*** Begin section ***

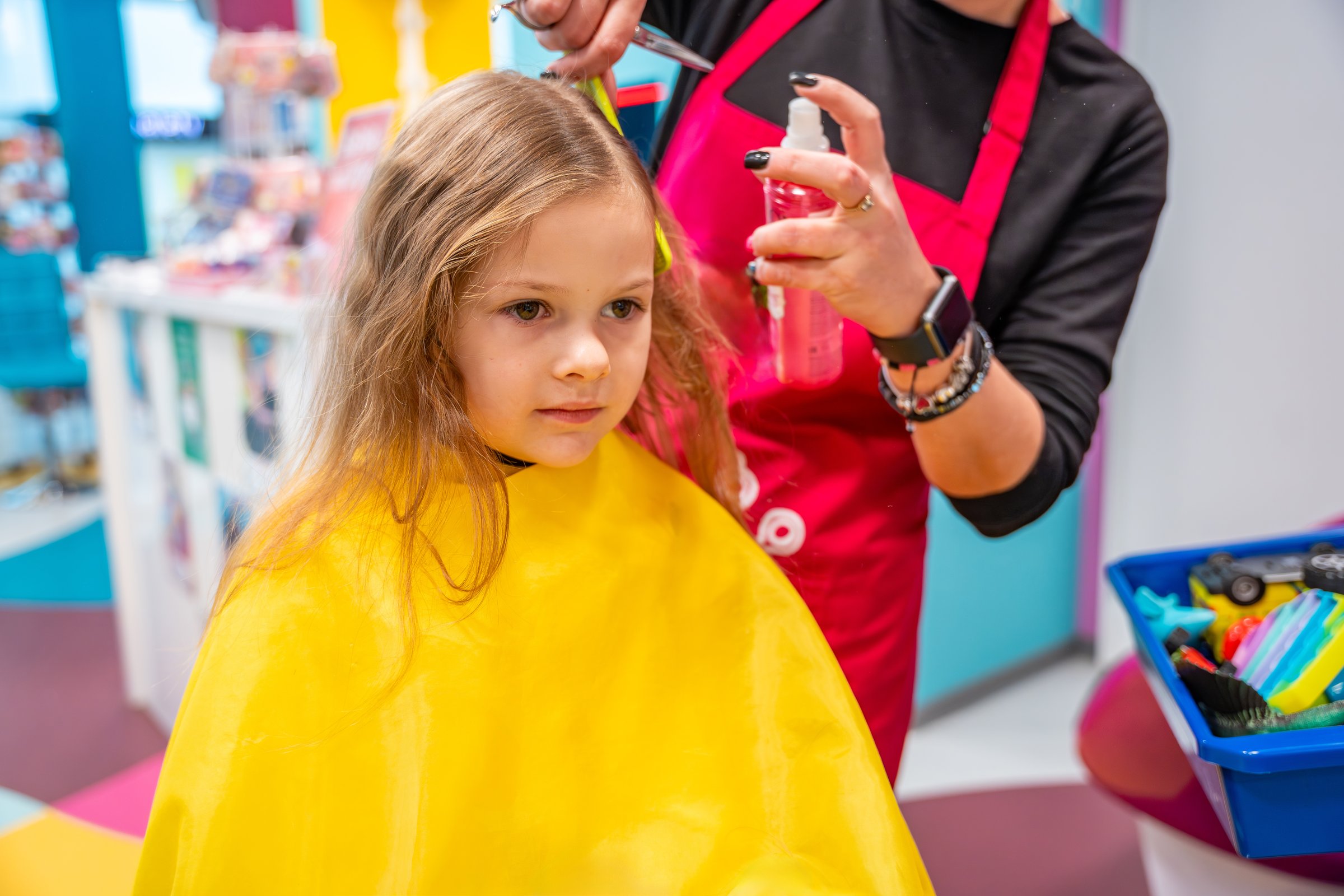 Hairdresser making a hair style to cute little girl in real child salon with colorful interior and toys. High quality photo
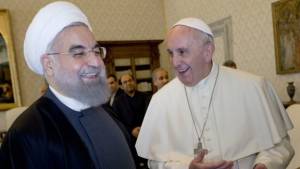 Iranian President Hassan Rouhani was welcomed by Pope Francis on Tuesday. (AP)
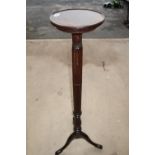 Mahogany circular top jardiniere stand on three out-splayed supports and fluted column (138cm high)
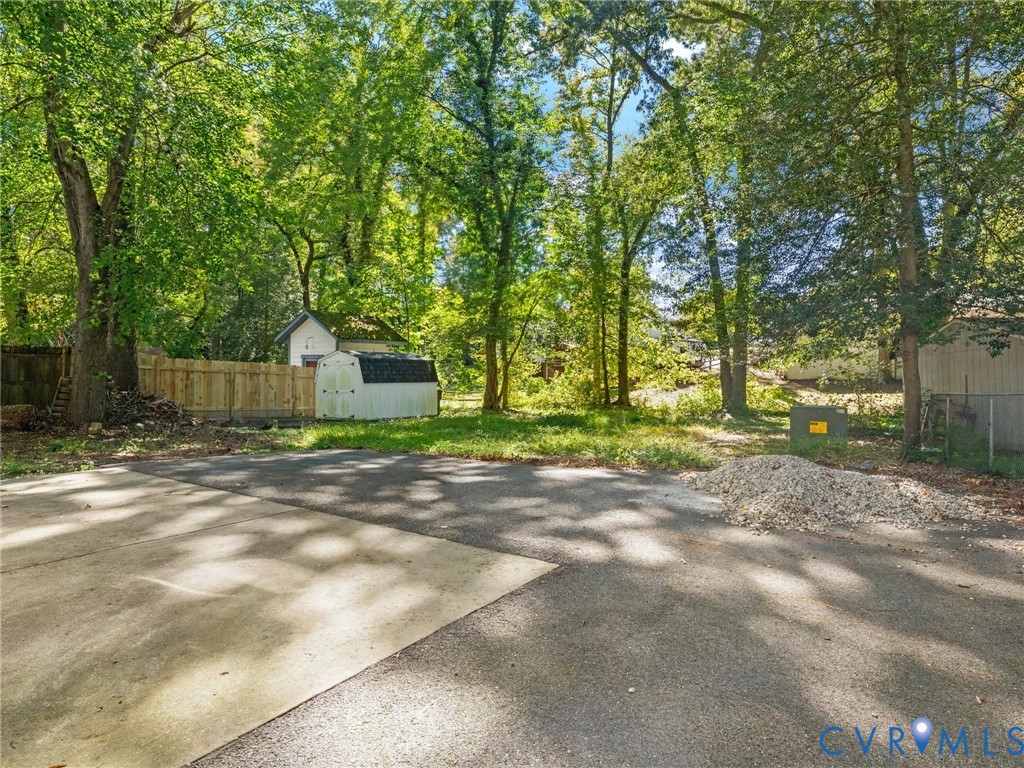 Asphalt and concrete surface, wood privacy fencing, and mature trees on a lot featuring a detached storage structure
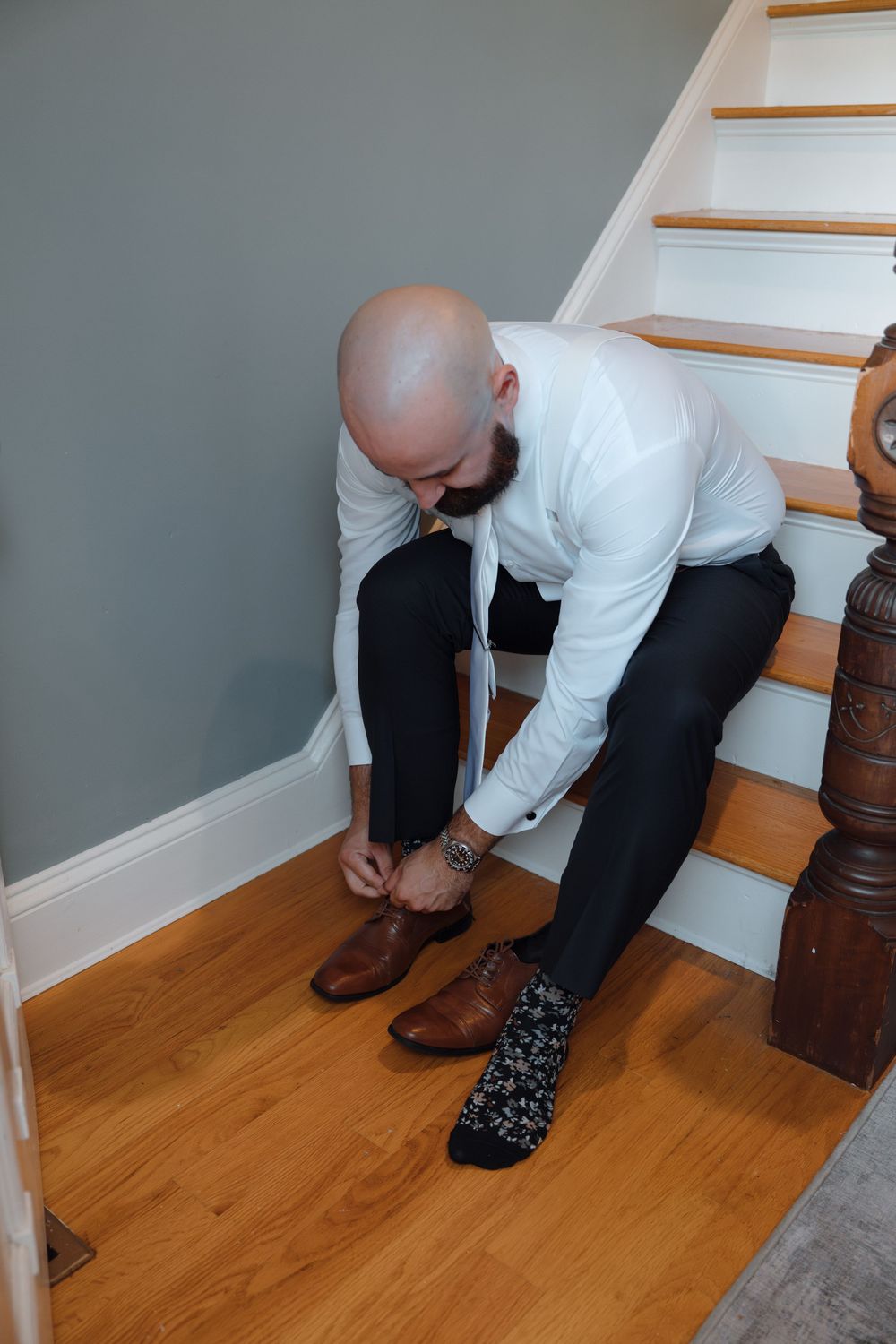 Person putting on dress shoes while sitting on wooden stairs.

*** End section ***

- **Assignment**: Your answer must be exactly the lines from the one with "Iranian President Hassan" through the last line of the entries, both included, with no pictures; please add nothing else.

- **Exercise output**:
 Iranian President Hassan Rouhani was welcomed by Pope Francis on Tuesday. (AP)
 Mahogany circular top jardiniere stand on three out-splayed supports and fluted column (138cm high)
 Asphalt and concrete surface, wood privacy fencing, and mature trees on a lot featuring a detached storage structure
 Person putting on dress shoes while sitting on wooden stairs.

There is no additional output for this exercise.